TASKS AND EXERCISES:
1 - In the forum thread, which latency observations does the opening post report?
2 - Which data center does the poster in the forum thread connect to?
3 - Why did the poster in the forum thread shield the Innr routers with metal plates?

-- Begin DOCUMENT PASSAGE --

Latency on Homey Bridge too high for decent use of (Zigbee) motion sensors?

I’ve been using the Homey Bridge since its Beta introduction, and was hoping that when it moved to ‘Production’, latency would fall to acceptable levels. The reliability increased a LOT, but latency stayed the same, of even got worse over time. I’m located in Belgium and connect to the Stuttgart DC, and when one of my Zigbee sensors see motion, it can take up to 5+ seconds for the Zigbee lamp(s) to switch on (although sometimes it’s less than 1 second so it IS possible). There can even be a time laps of several seconds between two lamps in the same zone. When you’re waiting in the dark, that’s a long time :-). Do any of you experience the same? Is the latency (as I expect) MUCH less on the Pro?

Are those motion sensors connected to a Hue hub by any chance?

No, they’re connected either via an Innr plug or an Innr lamp (1 intermediate device only). In theory they could connect directly to the Bridge, but they prefer to take another route and I don’t think the Athom Bridge/cloud solution can force a certain connection path. I did manage to connect them directly (had to physically shield off the Innr routers with metal plates: even very close to the Bridge the Aqara sensors still preferred the Innr routers). But even then, I didn’t notice a significant differene in response time. And a few hours later, they’d left the Bridge for an Innr router again. I’m afraid that it’s the cloud solution that gives unpredictable latency, which is why I’m asking if others have the same experience.

It sounds like the server your “Homey” is running on is overloaded.

-- End DOCUMENT PASSAGE --
-- Begin DATASET RECORDS --

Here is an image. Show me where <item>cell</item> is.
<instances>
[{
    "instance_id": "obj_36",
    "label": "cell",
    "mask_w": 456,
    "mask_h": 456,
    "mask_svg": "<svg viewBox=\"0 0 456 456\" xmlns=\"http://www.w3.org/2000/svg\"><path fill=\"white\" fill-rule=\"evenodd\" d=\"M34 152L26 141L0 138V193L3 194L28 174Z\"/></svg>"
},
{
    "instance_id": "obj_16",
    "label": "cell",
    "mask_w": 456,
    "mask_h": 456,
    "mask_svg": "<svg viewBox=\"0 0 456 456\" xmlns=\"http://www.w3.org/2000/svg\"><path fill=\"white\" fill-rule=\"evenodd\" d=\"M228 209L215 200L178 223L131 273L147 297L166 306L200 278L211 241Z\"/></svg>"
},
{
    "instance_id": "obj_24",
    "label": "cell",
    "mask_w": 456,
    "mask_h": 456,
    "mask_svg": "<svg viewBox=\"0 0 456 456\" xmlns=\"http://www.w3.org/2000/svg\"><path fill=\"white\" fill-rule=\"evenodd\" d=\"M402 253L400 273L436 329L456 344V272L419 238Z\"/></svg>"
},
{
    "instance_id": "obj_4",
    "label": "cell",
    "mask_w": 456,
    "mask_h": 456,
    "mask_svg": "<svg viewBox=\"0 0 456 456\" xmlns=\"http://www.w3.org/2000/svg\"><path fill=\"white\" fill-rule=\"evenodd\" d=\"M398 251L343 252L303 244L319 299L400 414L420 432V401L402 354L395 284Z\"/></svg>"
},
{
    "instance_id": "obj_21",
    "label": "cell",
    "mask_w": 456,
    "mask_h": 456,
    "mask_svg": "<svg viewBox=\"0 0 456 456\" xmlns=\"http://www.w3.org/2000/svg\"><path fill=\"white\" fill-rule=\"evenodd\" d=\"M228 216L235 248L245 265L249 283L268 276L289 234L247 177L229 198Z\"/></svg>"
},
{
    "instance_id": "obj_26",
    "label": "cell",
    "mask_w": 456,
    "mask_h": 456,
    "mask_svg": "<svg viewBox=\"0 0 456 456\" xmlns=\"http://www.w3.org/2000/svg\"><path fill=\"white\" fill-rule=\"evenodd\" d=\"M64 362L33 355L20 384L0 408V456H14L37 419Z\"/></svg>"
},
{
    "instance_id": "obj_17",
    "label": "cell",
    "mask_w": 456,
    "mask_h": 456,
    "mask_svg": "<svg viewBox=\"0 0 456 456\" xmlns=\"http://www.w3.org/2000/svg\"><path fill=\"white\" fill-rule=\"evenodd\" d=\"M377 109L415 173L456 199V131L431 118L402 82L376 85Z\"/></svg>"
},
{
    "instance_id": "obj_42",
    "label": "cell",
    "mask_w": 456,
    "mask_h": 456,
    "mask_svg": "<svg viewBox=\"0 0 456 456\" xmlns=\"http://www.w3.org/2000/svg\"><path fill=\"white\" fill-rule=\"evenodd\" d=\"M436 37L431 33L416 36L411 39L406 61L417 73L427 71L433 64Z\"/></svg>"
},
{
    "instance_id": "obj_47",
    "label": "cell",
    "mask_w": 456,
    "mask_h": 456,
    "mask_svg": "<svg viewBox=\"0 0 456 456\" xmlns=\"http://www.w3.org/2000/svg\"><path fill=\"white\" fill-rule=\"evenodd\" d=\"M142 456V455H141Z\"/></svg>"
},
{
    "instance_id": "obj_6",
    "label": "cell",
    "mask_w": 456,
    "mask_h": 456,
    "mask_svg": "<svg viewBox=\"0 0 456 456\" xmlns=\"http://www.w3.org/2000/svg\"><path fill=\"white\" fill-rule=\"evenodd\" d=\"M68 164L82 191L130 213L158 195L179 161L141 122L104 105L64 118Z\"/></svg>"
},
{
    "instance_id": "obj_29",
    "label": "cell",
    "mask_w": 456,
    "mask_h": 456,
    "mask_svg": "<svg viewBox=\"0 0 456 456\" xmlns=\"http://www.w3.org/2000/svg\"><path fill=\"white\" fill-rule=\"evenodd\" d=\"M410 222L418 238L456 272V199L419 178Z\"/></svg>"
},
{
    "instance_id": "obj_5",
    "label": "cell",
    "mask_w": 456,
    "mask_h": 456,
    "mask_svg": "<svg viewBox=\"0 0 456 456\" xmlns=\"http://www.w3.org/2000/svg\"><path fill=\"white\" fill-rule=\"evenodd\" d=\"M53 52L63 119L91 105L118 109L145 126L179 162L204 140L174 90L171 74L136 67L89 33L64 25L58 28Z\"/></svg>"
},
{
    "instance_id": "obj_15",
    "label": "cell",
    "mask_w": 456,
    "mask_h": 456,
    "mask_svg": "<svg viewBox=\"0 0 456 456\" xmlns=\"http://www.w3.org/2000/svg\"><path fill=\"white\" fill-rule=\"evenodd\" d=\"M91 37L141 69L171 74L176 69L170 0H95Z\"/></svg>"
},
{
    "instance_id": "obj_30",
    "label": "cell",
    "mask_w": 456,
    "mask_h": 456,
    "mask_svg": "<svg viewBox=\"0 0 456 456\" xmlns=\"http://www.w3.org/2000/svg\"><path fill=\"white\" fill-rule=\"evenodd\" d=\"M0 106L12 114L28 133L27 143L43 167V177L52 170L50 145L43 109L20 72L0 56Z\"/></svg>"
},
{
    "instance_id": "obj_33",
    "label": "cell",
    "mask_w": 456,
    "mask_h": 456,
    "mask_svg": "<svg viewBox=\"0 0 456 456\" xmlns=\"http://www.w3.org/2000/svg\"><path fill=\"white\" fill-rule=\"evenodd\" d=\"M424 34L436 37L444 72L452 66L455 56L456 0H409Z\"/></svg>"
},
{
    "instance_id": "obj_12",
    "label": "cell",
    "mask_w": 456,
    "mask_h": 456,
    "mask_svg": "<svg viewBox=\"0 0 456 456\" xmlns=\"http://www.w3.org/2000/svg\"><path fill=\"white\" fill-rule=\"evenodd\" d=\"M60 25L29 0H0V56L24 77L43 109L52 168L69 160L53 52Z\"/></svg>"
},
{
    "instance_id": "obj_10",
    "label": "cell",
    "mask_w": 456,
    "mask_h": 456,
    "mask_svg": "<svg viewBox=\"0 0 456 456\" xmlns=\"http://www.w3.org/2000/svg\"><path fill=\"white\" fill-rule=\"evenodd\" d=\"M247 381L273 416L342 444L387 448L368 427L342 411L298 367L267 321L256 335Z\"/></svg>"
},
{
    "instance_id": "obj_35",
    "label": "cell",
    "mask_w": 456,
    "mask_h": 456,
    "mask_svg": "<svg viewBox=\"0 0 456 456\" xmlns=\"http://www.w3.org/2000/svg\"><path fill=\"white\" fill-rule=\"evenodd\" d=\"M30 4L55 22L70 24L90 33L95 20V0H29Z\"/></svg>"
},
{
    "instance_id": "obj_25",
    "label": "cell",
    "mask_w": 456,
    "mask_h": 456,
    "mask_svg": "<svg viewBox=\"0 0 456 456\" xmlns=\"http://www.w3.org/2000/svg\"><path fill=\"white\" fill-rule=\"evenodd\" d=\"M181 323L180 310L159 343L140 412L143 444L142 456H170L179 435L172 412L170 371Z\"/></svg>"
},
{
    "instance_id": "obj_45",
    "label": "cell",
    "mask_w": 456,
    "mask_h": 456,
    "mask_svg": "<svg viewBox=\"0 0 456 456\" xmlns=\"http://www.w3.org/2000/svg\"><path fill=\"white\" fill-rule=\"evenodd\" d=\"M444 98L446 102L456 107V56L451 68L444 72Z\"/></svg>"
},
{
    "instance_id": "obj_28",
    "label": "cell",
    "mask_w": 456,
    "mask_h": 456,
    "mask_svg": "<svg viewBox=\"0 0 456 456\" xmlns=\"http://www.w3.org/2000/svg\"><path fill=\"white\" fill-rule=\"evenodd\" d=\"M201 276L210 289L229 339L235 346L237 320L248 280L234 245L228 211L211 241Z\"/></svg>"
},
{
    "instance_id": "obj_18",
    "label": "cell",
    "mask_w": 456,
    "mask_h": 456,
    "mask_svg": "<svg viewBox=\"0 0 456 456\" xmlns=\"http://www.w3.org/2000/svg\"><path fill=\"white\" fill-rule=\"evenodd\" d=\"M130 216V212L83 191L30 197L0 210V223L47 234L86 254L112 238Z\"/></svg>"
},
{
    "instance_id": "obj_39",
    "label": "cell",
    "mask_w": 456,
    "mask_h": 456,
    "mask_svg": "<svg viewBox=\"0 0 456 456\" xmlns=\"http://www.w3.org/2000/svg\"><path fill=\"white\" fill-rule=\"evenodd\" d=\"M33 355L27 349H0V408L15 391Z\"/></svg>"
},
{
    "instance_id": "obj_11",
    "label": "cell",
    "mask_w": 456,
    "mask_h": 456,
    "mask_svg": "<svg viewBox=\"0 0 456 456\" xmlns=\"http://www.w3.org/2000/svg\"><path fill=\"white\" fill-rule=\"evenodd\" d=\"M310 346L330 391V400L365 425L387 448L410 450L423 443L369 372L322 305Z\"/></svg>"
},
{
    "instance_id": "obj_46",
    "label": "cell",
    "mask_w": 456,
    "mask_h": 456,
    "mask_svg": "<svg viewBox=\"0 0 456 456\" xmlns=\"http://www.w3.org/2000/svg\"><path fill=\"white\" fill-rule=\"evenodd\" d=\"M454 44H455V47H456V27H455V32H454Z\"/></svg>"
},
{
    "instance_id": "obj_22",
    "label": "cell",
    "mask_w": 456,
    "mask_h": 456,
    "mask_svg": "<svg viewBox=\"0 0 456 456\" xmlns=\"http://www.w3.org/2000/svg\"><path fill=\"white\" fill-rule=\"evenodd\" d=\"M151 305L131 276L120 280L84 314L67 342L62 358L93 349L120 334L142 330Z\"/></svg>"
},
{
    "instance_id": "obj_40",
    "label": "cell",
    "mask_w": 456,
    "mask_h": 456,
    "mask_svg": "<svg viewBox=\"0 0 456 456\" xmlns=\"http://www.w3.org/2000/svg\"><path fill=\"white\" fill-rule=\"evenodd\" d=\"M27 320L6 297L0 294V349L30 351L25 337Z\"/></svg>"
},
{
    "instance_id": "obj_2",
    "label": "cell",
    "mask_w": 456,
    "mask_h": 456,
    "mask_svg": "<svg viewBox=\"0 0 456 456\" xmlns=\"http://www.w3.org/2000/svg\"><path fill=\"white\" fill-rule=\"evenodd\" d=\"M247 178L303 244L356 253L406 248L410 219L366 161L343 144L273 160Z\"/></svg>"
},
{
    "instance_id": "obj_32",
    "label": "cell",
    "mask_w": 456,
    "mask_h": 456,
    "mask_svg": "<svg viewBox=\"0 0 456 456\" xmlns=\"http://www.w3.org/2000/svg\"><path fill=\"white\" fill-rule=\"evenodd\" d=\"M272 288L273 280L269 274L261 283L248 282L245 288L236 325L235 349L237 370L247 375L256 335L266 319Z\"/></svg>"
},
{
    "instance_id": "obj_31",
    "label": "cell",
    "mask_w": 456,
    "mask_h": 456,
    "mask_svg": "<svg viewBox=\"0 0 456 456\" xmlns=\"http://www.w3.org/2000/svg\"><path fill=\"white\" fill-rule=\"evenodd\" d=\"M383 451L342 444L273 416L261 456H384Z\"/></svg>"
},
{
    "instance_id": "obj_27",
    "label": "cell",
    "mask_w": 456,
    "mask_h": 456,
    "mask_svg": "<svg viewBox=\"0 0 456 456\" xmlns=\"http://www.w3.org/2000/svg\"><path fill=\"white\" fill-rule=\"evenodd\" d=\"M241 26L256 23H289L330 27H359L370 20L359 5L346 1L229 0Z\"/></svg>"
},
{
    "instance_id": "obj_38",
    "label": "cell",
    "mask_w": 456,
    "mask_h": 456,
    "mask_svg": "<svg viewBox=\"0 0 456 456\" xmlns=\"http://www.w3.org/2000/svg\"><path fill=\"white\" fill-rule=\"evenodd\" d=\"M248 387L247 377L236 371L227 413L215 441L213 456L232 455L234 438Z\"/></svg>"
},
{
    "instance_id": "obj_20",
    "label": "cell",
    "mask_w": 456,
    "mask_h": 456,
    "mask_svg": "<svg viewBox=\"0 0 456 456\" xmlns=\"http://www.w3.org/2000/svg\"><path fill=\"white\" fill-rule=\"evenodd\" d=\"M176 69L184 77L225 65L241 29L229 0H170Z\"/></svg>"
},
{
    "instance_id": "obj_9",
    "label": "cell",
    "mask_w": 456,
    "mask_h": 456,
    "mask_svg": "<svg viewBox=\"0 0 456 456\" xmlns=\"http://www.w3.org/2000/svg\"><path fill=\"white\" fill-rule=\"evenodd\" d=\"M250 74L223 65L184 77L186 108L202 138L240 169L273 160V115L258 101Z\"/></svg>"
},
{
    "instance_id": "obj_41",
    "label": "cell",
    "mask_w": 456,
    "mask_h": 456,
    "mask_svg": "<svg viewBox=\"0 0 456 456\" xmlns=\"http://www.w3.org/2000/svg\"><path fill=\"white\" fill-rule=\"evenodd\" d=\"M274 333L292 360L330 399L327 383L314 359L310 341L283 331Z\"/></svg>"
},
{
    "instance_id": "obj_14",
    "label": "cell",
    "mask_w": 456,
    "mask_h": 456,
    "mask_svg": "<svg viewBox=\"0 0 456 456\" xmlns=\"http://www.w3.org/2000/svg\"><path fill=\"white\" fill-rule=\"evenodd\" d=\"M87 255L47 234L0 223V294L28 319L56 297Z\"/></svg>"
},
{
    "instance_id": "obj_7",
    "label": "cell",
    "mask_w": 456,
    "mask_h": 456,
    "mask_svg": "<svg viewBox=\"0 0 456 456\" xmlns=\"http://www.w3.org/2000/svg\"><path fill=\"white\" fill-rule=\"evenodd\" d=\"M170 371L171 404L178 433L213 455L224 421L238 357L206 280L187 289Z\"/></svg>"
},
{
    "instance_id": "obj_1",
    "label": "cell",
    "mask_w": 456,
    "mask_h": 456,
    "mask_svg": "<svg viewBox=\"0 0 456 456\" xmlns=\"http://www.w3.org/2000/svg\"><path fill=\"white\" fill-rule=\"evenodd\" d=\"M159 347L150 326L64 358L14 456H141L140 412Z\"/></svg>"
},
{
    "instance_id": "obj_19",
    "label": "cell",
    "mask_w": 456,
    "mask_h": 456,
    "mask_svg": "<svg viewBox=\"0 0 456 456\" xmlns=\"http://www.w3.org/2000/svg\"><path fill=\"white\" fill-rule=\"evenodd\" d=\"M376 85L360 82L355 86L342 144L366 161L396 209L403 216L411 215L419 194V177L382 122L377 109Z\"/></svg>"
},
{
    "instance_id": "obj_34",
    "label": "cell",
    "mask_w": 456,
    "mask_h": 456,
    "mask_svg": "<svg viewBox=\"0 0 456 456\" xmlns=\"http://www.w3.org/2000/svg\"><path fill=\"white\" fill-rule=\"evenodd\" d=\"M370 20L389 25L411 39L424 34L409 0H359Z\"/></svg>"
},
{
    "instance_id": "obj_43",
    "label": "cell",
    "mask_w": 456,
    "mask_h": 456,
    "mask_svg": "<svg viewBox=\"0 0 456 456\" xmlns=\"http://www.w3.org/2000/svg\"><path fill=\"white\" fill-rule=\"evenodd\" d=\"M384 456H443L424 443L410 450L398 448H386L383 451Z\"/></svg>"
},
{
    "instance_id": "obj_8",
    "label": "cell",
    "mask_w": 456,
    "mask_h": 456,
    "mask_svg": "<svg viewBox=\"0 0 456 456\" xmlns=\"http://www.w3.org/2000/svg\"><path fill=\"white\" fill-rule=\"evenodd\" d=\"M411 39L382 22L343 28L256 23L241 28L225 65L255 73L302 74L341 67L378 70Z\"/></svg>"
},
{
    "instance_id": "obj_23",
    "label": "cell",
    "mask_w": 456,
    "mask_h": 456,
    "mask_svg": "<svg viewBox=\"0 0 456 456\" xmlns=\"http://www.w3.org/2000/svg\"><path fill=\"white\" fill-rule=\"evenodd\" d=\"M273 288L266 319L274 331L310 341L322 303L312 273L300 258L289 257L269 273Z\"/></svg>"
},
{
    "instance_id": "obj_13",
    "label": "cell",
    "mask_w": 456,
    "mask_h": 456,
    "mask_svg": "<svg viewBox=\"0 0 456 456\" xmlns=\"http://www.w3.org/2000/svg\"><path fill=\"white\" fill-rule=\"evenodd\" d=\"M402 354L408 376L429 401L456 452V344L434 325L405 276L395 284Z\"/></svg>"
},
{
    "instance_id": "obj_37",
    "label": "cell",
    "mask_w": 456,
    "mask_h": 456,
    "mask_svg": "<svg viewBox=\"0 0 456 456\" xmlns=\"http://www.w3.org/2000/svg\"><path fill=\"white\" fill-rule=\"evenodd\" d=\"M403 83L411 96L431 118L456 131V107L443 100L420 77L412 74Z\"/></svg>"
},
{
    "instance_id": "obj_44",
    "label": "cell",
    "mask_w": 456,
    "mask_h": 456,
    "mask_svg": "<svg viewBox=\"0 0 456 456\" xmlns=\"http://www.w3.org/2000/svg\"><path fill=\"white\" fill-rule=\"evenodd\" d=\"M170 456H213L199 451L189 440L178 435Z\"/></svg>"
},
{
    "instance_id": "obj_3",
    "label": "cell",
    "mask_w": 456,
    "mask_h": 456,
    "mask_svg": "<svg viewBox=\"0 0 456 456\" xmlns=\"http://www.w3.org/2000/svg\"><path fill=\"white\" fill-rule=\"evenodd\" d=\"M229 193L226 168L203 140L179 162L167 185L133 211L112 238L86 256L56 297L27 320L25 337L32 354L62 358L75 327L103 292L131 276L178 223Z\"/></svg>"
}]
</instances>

-- End DATASET RECORDS --

RESULTS FOR EACH TASK:
1 -
- Latency stayed the same or even got worse over time after the move to Production.
- It can take up to 5+ seconds for the Zigbee lamps to switch on after a sensor sees motion.
- Sometimes the response takes less than 1 second.
- There can be a gap of several seconds between two lamps in the same zone.

2 - The Stuttgart DC.

3 - The poster wanted the sensors to connect directly to the Bridge. Even very close to the Bridge, the Aqara sensors still preferred the Innr routers, so the routers had to be physically shielded off.